Exercise requirements
1/ Under current AKC rules as described in the agility thread, how long must a dog stay on the table?
2/ Copy everything in the agility thread from "Not that I've" down to "ended with one.", swapping "agility videos" for "agility trials".

Passage for review
# # # #

That was so fun to watch. Your dog did great. I thought the same thing about the STD.


----------



## wildo (Jul 27, 2006)

Not that I've watched a lot of agility videos, but I've never seen a start or finish on a tunnel (closed or open) before. Is this pretty common? Nice job on the run!


----------



## Elaine (Sep 10, 2006)

Starting or ending with tunnels is pretty common around here, but this is the first time that I've started and ended with one.


----------



## LuvourGSDs (Jan 14, 2007)

Swwwwwwwwweeeeet !!!!! Great run ! :groovy::thumbup:

I also have a Std run to post from 2 weekends ago. Took 2nd, would have been a first, BUT you will see once I post it. :hammer:

Love the distance you have, my gal still is mega velco & drives me crazy...........


----------



## Elaine (Sep 10, 2006)

My distance is nothing compared to some of those darn border collies. I swear the handler stands in the middle of the course and sort of points from there and the dog does it.


----------



## LuvourGSDs (Jan 14, 2007)

Elaine said:


> My distance is nothing compared to some of those darn border collies. I swear the handler stands in the middle of the course and sort of points from there and the dog does it.


 
Yep, I know & so envy that.....................


----------



## GSDBESTK9 (Mar 26, 2002)

That was a nice run! I do have a question though, when I competed in agility it was either a sit or a down on the table. Your boy just stood, did they change it?


----------



## JakodaCD OA (May 14, 2000)

nice job and great call offs

Not elaine here, but YES , in akc you can do whatever you want on the table now, sit, down, stand, as long as it's that 5 secs


----------



## MaggieRoseLee (Aug 17, 2001)

Great job, thanks for posting the video! :thumbup:


----------

# # # #

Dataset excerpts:
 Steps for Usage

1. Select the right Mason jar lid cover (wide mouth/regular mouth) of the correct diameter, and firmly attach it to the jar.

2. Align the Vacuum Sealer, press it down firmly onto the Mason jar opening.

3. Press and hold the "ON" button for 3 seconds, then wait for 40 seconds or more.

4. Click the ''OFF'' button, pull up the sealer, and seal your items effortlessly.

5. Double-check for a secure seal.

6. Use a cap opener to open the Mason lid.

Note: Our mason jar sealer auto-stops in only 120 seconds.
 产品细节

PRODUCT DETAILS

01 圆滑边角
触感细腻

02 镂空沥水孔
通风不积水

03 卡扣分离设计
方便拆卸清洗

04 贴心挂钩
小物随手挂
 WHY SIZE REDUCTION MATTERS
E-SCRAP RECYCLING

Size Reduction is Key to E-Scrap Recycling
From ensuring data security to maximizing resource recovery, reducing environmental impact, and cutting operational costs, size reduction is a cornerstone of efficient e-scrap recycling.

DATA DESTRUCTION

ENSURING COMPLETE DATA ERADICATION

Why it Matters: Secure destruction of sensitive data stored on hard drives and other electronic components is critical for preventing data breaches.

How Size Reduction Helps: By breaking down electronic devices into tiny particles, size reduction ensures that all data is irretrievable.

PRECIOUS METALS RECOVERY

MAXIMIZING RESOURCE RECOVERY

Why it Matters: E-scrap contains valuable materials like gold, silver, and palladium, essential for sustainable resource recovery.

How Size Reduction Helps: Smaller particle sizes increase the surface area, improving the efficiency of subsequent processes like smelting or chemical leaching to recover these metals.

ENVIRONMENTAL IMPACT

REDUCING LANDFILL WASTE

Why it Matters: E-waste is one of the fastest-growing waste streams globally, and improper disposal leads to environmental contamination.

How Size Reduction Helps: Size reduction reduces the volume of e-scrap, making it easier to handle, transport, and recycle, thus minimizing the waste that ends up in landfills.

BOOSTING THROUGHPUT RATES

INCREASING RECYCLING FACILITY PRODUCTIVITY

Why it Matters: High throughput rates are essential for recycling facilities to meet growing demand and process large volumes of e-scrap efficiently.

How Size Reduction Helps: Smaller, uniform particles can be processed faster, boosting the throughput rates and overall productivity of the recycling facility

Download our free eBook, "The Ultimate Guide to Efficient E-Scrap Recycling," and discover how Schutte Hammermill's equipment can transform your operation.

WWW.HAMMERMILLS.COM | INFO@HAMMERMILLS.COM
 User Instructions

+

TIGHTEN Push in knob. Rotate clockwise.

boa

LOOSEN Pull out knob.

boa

# # # #

Responses by task
1/ Five seconds, in whatever position the handler chooses: sit, down, or stand.

2/
Not that I've watched a lot of agility trials, but I've never seen a start or finish on a tunnel (closed or open) before. Is this pretty common? Nice job on the run!


----------



## Elaine (Sep 10, 2006)

Starting or ending with tunnels is pretty common around here, but this is the first time that I've started and ended with one.